* [Direction]: Could you turn the rows below into a numbered list, skipping blank lines and leaving out the pictures?

* [Material for the task]:

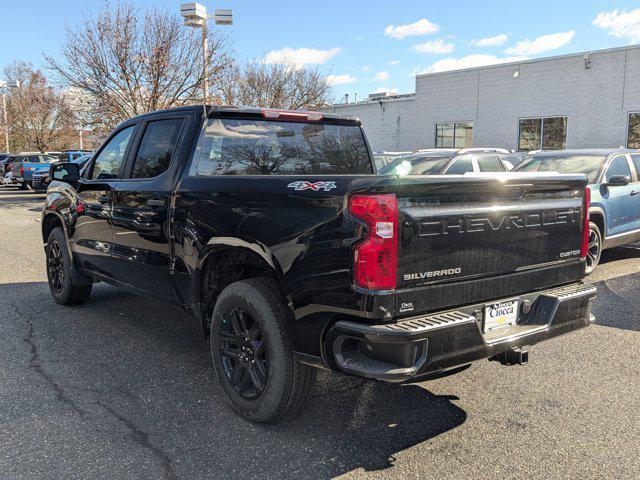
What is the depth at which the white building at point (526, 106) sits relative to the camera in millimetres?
20969

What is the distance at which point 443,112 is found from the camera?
87.8 ft

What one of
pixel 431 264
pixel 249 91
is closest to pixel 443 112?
pixel 249 91

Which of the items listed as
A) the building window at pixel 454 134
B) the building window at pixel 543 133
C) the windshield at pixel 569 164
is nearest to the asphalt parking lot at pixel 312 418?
the windshield at pixel 569 164

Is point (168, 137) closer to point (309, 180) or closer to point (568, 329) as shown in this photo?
point (309, 180)

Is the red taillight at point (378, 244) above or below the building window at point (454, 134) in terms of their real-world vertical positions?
below

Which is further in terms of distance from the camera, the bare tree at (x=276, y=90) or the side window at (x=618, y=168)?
the bare tree at (x=276, y=90)

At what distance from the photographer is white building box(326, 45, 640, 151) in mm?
20969

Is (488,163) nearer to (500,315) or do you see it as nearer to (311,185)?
(500,315)

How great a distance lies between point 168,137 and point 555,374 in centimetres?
346

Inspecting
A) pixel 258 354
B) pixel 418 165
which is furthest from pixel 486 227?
pixel 418 165

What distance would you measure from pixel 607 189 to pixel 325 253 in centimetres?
668

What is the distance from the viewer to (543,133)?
76.1 feet

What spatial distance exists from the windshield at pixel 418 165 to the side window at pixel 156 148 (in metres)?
6.57

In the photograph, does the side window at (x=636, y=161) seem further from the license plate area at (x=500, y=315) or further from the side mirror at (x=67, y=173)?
the side mirror at (x=67, y=173)
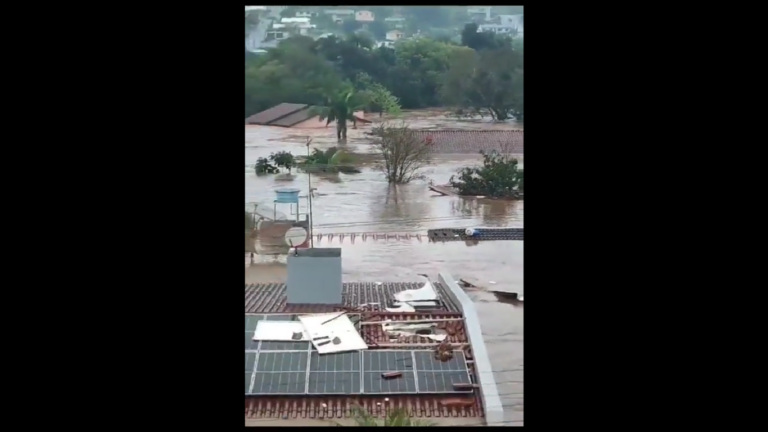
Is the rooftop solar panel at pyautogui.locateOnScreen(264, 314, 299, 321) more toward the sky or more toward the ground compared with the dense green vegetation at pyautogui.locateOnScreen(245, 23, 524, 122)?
more toward the ground

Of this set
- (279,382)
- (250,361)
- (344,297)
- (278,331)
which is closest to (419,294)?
(344,297)

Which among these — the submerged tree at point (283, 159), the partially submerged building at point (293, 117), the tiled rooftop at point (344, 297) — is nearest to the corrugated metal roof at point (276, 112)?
the partially submerged building at point (293, 117)

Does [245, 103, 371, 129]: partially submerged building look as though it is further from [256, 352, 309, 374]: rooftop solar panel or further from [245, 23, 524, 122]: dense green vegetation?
[256, 352, 309, 374]: rooftop solar panel

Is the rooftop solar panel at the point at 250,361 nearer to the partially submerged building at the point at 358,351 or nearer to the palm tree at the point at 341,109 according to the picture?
the partially submerged building at the point at 358,351

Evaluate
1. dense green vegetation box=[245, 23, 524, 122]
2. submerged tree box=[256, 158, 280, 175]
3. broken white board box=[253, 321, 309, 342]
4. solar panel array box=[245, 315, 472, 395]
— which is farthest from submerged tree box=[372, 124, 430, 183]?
solar panel array box=[245, 315, 472, 395]

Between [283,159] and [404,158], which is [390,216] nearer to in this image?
[404,158]
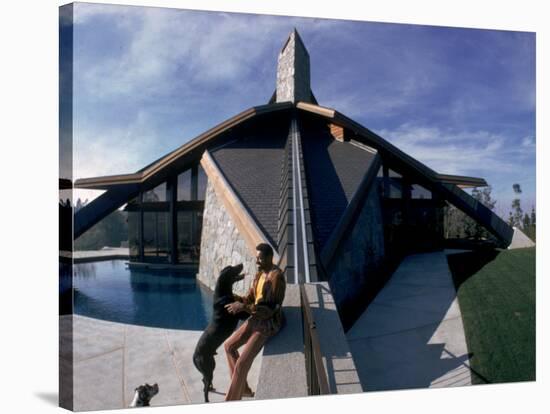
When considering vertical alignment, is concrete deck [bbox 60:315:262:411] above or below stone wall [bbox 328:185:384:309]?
below

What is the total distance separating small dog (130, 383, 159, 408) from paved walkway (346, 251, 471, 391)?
9.20 feet

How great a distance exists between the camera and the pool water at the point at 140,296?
5574 mm

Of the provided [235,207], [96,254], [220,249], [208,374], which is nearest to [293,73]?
[235,207]

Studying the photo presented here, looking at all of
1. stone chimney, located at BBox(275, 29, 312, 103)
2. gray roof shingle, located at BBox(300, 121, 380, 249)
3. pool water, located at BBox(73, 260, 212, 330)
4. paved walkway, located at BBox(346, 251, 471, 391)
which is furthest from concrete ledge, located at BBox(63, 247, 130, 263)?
stone chimney, located at BBox(275, 29, 312, 103)

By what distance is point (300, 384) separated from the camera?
4.40 metres

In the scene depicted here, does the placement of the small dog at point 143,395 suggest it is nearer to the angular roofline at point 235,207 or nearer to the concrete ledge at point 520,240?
the angular roofline at point 235,207

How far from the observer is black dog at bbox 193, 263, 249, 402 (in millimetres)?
4734

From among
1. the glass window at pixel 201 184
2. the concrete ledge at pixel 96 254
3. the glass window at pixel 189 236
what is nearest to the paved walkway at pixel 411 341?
the glass window at pixel 189 236

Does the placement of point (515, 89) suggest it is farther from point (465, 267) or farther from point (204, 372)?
point (204, 372)

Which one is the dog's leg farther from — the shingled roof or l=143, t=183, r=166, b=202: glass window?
l=143, t=183, r=166, b=202: glass window

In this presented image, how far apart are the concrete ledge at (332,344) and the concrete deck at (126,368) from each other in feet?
3.87

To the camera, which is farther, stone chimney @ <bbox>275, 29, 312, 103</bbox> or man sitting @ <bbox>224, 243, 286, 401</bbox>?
stone chimney @ <bbox>275, 29, 312, 103</bbox>

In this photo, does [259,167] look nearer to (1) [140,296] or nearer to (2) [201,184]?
(2) [201,184]

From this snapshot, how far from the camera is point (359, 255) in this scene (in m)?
7.72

* [Output for this exercise]:
1. What is the depth at which the white building at point (526, 106) sits relative to the camera in millimetres?
2. 20969
3. What is the distance at which point 443,112 is found from the camera?
4. 87.8 ft
5. What one of
6. pixel 431 264
7. pixel 249 91
8. is closest to pixel 443 112?
9. pixel 249 91
10. Which of the items listed as
11. A) the building window at pixel 454 134
12. B) the building window at pixel 543 133
13. C) the windshield at pixel 569 164
14. is nearest to the asphalt parking lot at pixel 312 418?
15. the windshield at pixel 569 164
16. Is point (168, 137) closer to point (309, 180) or closer to point (568, 329) as shown in this photo?
17. point (309, 180)
18. Is the red taillight at point (378, 244) above or below the building window at point (454, 134) in terms of their real-world vertical positions?
19. below
20. Which is further in terms of distance from the camera, the bare tree at (x=276, y=90) or the side window at (x=618, y=168)?
21. the bare tree at (x=276, y=90)
22. At what distance from the photographer is white building box(326, 45, 640, 151) in mm?
23. 20969
24. Is (488,163) nearer to (500,315) or do you see it as nearer to (311,185)?
25. (500,315)
26. How great a distance lies between point 168,137 and point 555,374 in centimetres?
27. 346
28. Inspecting
29. A) pixel 258 354
30. B) pixel 418 165
31. which is furthest from pixel 486 227?
32. pixel 418 165
33. What distance would you measure from pixel 607 189 to pixel 325 253 in centimetres?
34. 668
35. What is the distance from the viewer to (543,133)?
36. 76.1 feet
37. What spatial distance exists from the windshield at pixel 418 165 to the side window at pixel 156 148 (in metres)?
38. 6.57
39. In the photograph, does the side window at (x=636, y=161) seem further from the license plate area at (x=500, y=315) or further from the side mirror at (x=67, y=173)?
40. the side mirror at (x=67, y=173)
41. Is the rooftop solar panel at pyautogui.locateOnScreen(264, 314, 299, 321) more toward the sky or more toward the ground compared with the dense green vegetation at pyautogui.locateOnScreen(245, 23, 524, 122)?
42. more toward the ground
43. Of this set
44. - (279,382)
45. - (250,361)
46. - (344,297)
47. - (278,331)
48. which is closest to (419,294)?
49. (344,297)
50. Which among these — the submerged tree at point (283, 159), the partially submerged building at point (293, 117), the tiled rooftop at point (344, 297) — is nearest to the corrugated metal roof at point (276, 112)?
51. the partially submerged building at point (293, 117)
52. Does [245, 103, 371, 129]: partially submerged building look as though it is further from [256, 352, 309, 374]: rooftop solar panel or further from [245, 23, 524, 122]: dense green vegetation?
53. [256, 352, 309, 374]: rooftop solar panel
54. Is the rooftop solar panel at the point at 250,361 nearer to the partially submerged building at the point at 358,351 or nearer to the palm tree at the point at 341,109 according to the picture?
55. the partially submerged building at the point at 358,351
56. Evaluate
57. 1. dense green vegetation box=[245, 23, 524, 122]
58. 2. submerged tree box=[256, 158, 280, 175]
59. 3. broken white board box=[253, 321, 309, 342]
60. 4. solar panel array box=[245, 315, 472, 395]
61. — which is farthest from submerged tree box=[372, 124, 430, 183]?
62. solar panel array box=[245, 315, 472, 395]
63. Between [283,159] and [404,158], which is [390,216] nearer to in this image?
64. [404,158]
65. When considering vertical alignment, is concrete deck [bbox 60:315:262:411] above or below stone wall [bbox 328:185:384:309]?
66. below
67. What is the total distance separating small dog (130, 383, 159, 408) from paved walkway (346, 251, 471, 391)?
68. 9.20 feet
69. How great a distance exists between the camera and the pool water at the point at 140,296?
70. 5574 mm
71. Of the provided [235,207], [96,254], [220,249], [208,374], which is nearest to [293,73]?
72. [235,207]
73. Studying the photo presented here, looking at all of
74. 1. stone chimney, located at BBox(275, 29, 312, 103)
75. 2. gray roof shingle, located at BBox(300, 121, 380, 249)
76. 3. pool water, located at BBox(73, 260, 212, 330)
77. 4. paved walkway, located at BBox(346, 251, 471, 391)
78. which is furthest from concrete ledge, located at BBox(63, 247, 130, 263)?
79. stone chimney, located at BBox(275, 29, 312, 103)
80. By what distance is point (300, 384) separated from the camera?
81. 4.40 metres
82. In the scene depicted here, does the placement of the small dog at point 143,395 suggest it is nearer to the angular roofline at point 235,207 or nearer to the concrete ledge at point 520,240?
83. the angular roofline at point 235,207
84. How far from the observer is black dog at bbox 193, 263, 249, 402 (in millimetres)?
85. 4734
86. From among
87. 1. the glass window at pixel 201 184
88. 2. the concrete ledge at pixel 96 254
89. 3. the glass window at pixel 189 236
90. what is nearest to the paved walkway at pixel 411 341?
91. the glass window at pixel 189 236
92. Does the placement of point (515, 89) suggest it is farther from point (465, 267) or farther from point (204, 372)?
93. point (204, 372)
94. Which one is the dog's leg farther from — the shingled roof or l=143, t=183, r=166, b=202: glass window?
95. l=143, t=183, r=166, b=202: glass window
96. In this presented image, how far apart are the concrete ledge at (332,344) and the concrete deck at (126,368) from each other in feet?
97. 3.87
98. To the camera, which is farther, stone chimney @ <bbox>275, 29, 312, 103</bbox> or man sitting @ <bbox>224, 243, 286, 401</bbox>?
99. stone chimney @ <bbox>275, 29, 312, 103</bbox>
100. In this photo, does [259,167] look nearer to (1) [140,296] or nearer to (2) [201,184]?
101. (2) [201,184]
102. From this snapshot, how far from the camera is point (359, 255) in this scene (in m)?
103. 7.72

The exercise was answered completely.